Had third-line center Nick Bonino not signed a free agent contract with Nashville last month and remained in Pittsburgh, the potential loss of Cullen as a foundational player while shorthanded and in the faceoff circle would have been eased considerably. Cullen’s faceoff winning percentage, while best on the team, was his worst since 2009-10, and Bonino was not only a close second to Cullen in average PK ice time (2:17 per game) but was slightly better on PK draws (40.8% to 40.1%) and set a Pittsburgh record by blocking 99 shots – most ever by a Penguins forward, many coming while short-handed.
While general manager Jim Rutherford has mapped out strategies for acquiring a third-line center, Carter Rowney looks capable of filling Cullen’s role should Cullen decide to retire or sign with Minnesota – or play for Team USA in the upcoming Olympics, an option Tim Benz pointed out on this site. Rowney showed some promise in the circle in a limited sample as a first-year NHL player, winning 48.0 percent of his draws during the regular season and 51.0 percent in the playoffs.
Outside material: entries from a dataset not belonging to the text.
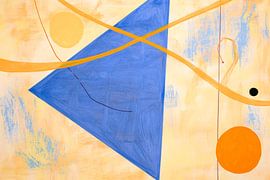 Play of light with geometric shapes by Poster Art Shop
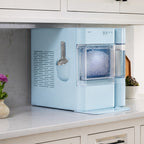 Aqua nugget ice maker in kitchen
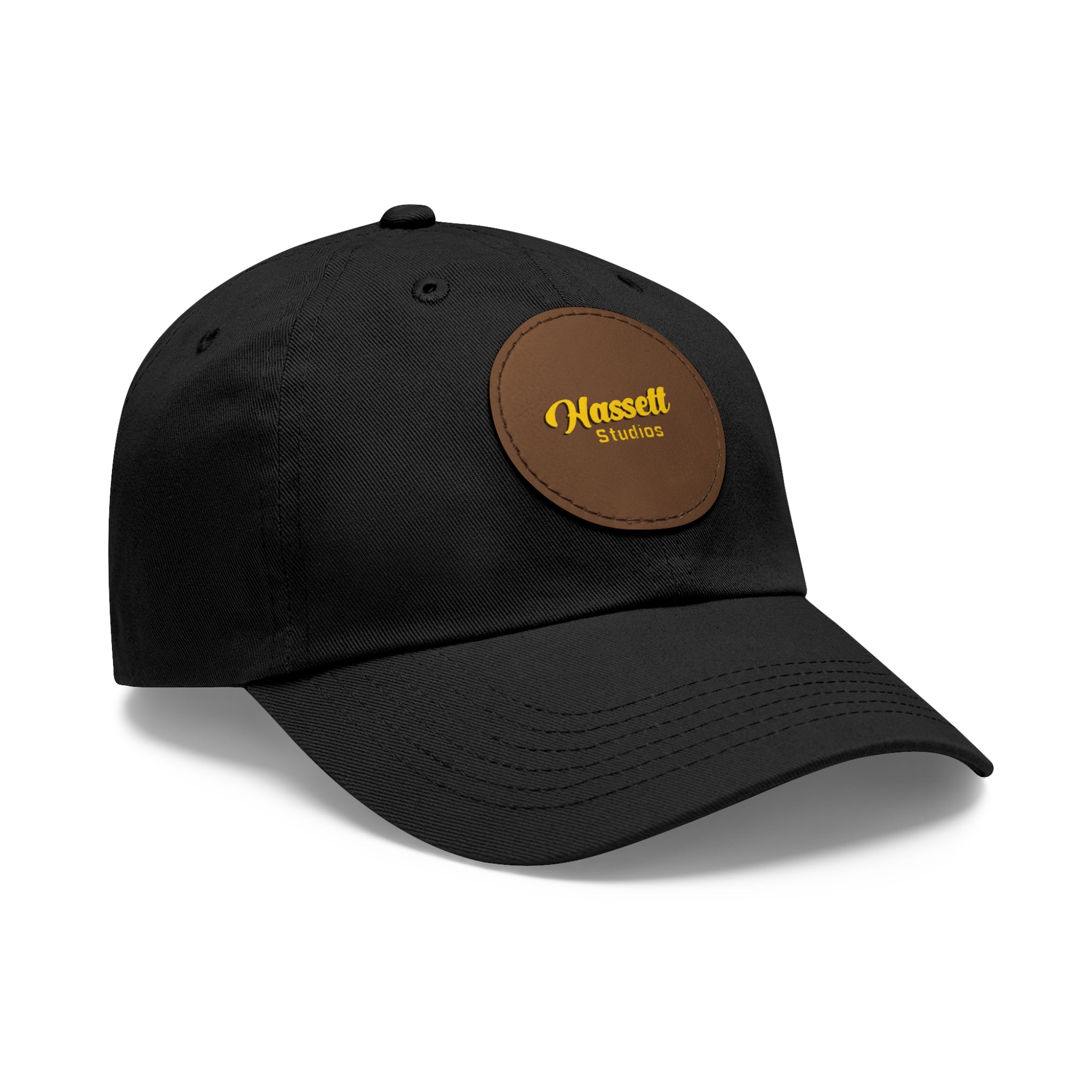 Hassett Studios Leather Patch Cap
If the Penguins must move forward without Cullen, too, it might seem critical for Rutherford to emphasize faceoff and PK ability in any player he acquires. But should it? As long as he’s on the roster, Carl Hagelin is a given on the PK, and both Rowney and Tom Kuhnhackl could easily get more time, although given his usage last season Kuhnhackl is certainly facing a challenge to hit the lineup regularly next season. Recently signed to a one-way contract, Josh Archibald has potential as a penalty killer, as does Bryan Rust.
How critical, really, are the Penguins faceoffs?
Let’s see what history says.
Since the NHL began tracking faceoff numbers in the 1997-98 season, the 2017 Penguins were far and away the worst faceoff team to win the Cup. They won 47.6 percent of their draws during the regular season, 28th in the league; the previous worst faceoff mark of a champion was the 2009 Penguins (49.1%) while the 2016 Penguins had the fifth-worst mark (50.2%). And while their numbers improved a bit, the Penguins were middle of the pack on draws during the last two playoff runs, finishing seventh in 2016 and eighth in 2017.
So the Penguins are largely an exception: since the lockout, seven of the 12 Cup winners have finished among the top six in draws. Their high-level skill with the puck has offset the Penguins’ faceoff issues, as they’ve led the NHL in shots per game in each of the past two seasons anyway.
Without question, special teams faceoffs have taken on some added importance since the NHL moved that first power play faceoff to the offensive zone. But consider this: of the top six power play teams last season, only one (top-ranked Buffalo, fourth in PP draws) finished better than 15th in power play faceoff winning percentage; of the top five penalty killing teams last season, only one (No. 4 Anaheim, first in PK draws) finished in the top 10 in penalty kill faceoff win percentage. Last season, seven of the NHL’s top nine faceoff teams while on the power play failed to reach the playoffs, while four of the top eight faceoff teams while on the penalty kill also failed to qualify.
Clearly, there’s lots more than winning draws.
The 2017 Penguins were also the lowest-ranked penalty killing team to win the Cup over the last 19 seasons (20th). They finished fifth in 2016 and eight in 2009. The only other Cup champions in that timeframe to finish lower than 11th in penalty killing were the 2006 Hurricanes and 2001 Avalanche (19th each) and the 2011 Bruins (16th).
The Penguins had 5,154 faceoffs in the regular season in 2016-17, most in the league. They were 28th in faceoff winning percentage. The player who takes the majority of their faceoffs, Sidney Crosby, is coming off his worst season in the circle (48.17%) since he was a rookie. Their best faceoff man over the past two seasons may not be back.
Should any of this worry them, given back-to-back Cups? No. They can’t summarily dismiss the need to be better on the penalty kill, although they were perfect in 11 of their last 14 playoff games in 2017. But the Penguins have proved in winning each of their last three Cups that faceoff success, despite what we hear to the contrary, isn’t really required.